Art. 317.Quando, por motivos imprevisíveis, sobrevier desproporção manifesta entre o valor da prestação devida e o do momento de sua execução, poderá o juiz corrigi-lo, a pedido da parte, de modo que assegure, quanto possível, o valor real da prestação.

Nos casos de aluguéis comerciais (ou não) tratamos da chamada prestação continuada, assim, por motivos imprevisíveis (mais uma vez a teoria da imprevisão) há a possibilidade de resolução do contrato locatício (seu desfazimento) ou melhor, a renegociação.
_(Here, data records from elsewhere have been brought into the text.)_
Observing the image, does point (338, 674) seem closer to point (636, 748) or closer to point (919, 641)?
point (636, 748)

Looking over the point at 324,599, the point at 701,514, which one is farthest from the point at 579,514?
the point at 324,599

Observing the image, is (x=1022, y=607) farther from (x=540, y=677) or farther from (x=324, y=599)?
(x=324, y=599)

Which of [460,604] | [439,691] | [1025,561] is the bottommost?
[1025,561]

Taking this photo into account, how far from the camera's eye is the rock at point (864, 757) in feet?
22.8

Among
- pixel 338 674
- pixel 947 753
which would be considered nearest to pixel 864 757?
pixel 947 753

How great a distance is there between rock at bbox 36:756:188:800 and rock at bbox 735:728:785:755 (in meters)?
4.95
Art. 478. Nos contratos de execução continuada ou diferida, se a prestação de uma das partes se tornar excessivamente onerosa, com extrema vantagem para a outra, em virtude de acontecimentos extraordinários e imprevisíveis, poderá o devedor pedir a resolução do contrato (…)
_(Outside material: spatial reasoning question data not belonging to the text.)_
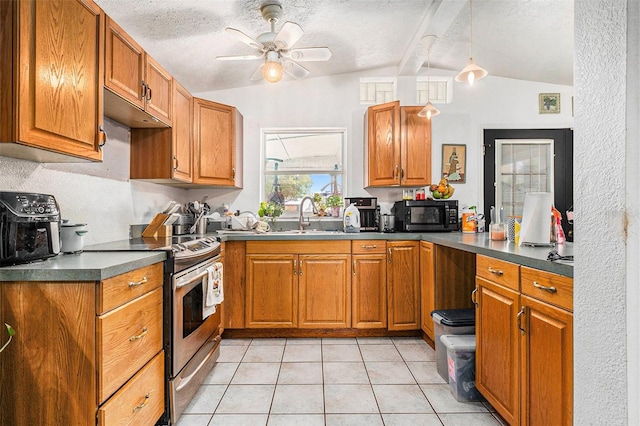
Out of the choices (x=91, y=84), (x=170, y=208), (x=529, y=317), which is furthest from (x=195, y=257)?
(x=529, y=317)

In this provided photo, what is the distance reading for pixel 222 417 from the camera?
74.0 inches

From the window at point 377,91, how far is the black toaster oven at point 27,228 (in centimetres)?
320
Art. 479. A resolução poderá ser evitada, oferecendo-se o réu a modificar equitativamente as condições do contrato

Sem dúvidas os impactos causados pelo COVID-19 em nossa economia atinge diversas atividades empresariais bem como suas relações contratuais tornando-se assim um caso de força maior dando ao empresário a possibilidade de redução de alugueis enquanto houver a necessidade (obrigação) de isolamento social ou mesmo a suspensão de pagamento, a depender de cada caso.

Art. 393. O devedor não responde pelos prejuízos resultantes de caso fortuito ou força maior, se expressamente não se houver por eles responsabilizado.
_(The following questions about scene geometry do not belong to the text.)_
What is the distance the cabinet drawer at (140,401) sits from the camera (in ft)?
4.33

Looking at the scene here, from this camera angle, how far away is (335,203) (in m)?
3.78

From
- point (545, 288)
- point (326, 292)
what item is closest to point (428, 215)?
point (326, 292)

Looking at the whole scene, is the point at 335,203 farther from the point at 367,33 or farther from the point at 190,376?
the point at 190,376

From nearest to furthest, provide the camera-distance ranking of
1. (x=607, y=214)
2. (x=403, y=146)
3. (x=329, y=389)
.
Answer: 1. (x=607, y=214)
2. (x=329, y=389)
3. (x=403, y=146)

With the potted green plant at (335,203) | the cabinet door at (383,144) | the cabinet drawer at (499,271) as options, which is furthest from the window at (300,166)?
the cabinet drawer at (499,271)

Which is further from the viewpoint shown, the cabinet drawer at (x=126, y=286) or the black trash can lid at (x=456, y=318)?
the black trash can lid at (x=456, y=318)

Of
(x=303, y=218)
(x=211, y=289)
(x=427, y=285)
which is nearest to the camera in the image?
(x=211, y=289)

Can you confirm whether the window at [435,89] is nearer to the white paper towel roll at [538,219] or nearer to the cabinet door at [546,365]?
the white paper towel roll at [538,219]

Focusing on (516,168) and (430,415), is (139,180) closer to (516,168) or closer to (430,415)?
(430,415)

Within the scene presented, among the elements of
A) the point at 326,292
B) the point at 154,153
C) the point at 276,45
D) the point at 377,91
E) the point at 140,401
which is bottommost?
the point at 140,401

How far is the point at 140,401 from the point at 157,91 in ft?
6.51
Como já dito, outra fundamentação para a redução de alugueis ou mesmo sua suspensão é o Princípio da Manutenção da Empresa que tem por objetivo, não proteger a pessoa do empresário, mas sim manter a empresa em atividade pela função social exercida por esta, diga-se:

1) Recolhimento de impostos e tributos objetivando manter a economia abastecida;

2) A manutenção dos empregos, dos empregados e daqueles que destes dependem;

3) O crescimento econômico e social considerando que os pequenos e médios empresários são os maiores responsáveis pela geração de empregos no País.

III – Conclusão:

Assim, considerando o momento atípico vivido pela sociedade, que vem resultando em graves prejuízos aos empresários pelo fechamento, quase que em massa dos pequenos comércios, faz-se necessária a renegociação dos valores dos encargos locatícios e, na ausência de negociação amigável, a propositura de ação judicial nos moldes legais que amparam a função social da empresa, a manutenção de suas atividades e empregos por estas geradas.